於是悲痛萬分的我隻能一邊摸著他的胸肌一邊拉著他做恨。


 


電話還沒掛斷的閨蜜:


 


「慫貨!

!!!」


 


「你就這點出息?」


 


我一邊咬著顧宴的腹肌一邊點頭:


 


「你不懂啊。」


 


「不是我不給力,而是敵人太誘人。」


 


顧宴伸手掛斷電話,隨後貼心地把我額前的發絲撩到耳後:


 


「乖,慢點咬」。


 


我:「你別以為我原諒你了。」


 


「心機的老狐狸。」


 


「我告訴你,名分這種東西,我給不了你。」


 


男人悶哼一聲,格外的性感。


 


「嗯,別咽下去。

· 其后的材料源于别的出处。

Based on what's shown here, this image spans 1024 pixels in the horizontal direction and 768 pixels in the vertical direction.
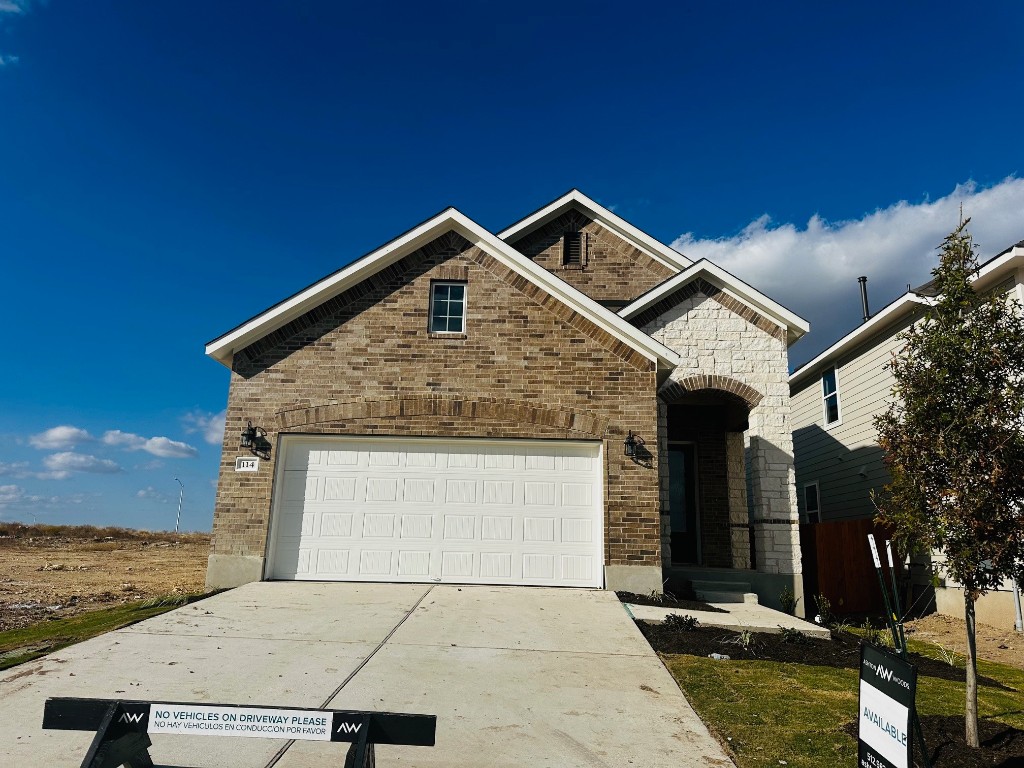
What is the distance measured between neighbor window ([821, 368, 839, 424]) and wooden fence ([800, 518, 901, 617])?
17.8 ft

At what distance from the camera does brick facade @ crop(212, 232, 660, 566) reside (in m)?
11.4

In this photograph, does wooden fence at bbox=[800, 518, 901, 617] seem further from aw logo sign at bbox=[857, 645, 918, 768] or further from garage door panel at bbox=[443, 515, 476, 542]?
aw logo sign at bbox=[857, 645, 918, 768]

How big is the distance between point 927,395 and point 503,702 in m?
4.31

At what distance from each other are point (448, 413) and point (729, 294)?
701 cm

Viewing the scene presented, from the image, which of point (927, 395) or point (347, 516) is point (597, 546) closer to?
point (347, 516)

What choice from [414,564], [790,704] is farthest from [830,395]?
[790,704]

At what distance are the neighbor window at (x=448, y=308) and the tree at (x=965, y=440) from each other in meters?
7.90

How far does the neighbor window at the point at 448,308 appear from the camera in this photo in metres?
12.3

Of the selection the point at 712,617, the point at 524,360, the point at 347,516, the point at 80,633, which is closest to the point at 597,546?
the point at 712,617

」


 


我:……


 


11.


 


我承認,一開始和顧宴在一起。


 


純純是因為吃他的顏。


 


畢竟誰會拒絕一個原本禁欲系但是床上永動機,長得帥多金還幹淨的男人呢?


 


這種男人,我們女人一般隻會拍拍床單:


 


「來,離我近一點。」


 


隻是不得不說,顧宴真的很好。


 


出差回報備,禮物和鮮花是經常有的。


 


去他公司也會把我介紹給他的助理。


 


出手也足夠大方。


 


更重要的是,他似乎是喜歡我的。


 


兩個月前 W 市下暴雨,我被困在車裡,爸媽還沒回來,我隻能給他打了電話,卻沒有打通。


 


又給顧沉打了。


 


顧沉沒接電話。


 


我剛準備自己從車頂爬出去,顧宴就開著黑色越野車停在了我旁邊。


 


後來他把我從公寓門口背上了樓。


 


看著給我吹頭發的顧宴,明明他全身都湿透了。


 


我突然眼眶有些熱……


 


「顧宴。」


 


「我有點喜歡你了。」


 


他手一頓。


 


「嗯。」


 


垂眸看著我的臉:


 


「可是,我喜歡你很久了。」


 


……


 


12.


 


十分鍾到了。


 


車子在會所地下室停下。


 


我和顧宴走上電梯。


 


電梯裡有個中年男人認出了顧宴,趕忙拿出名片給顧宴:


 


「顧總,是這樣的,我是飓風科技有限公司的。」


 


「有個項目不知道方不方便,想抽時間跟顧總介紹一下」。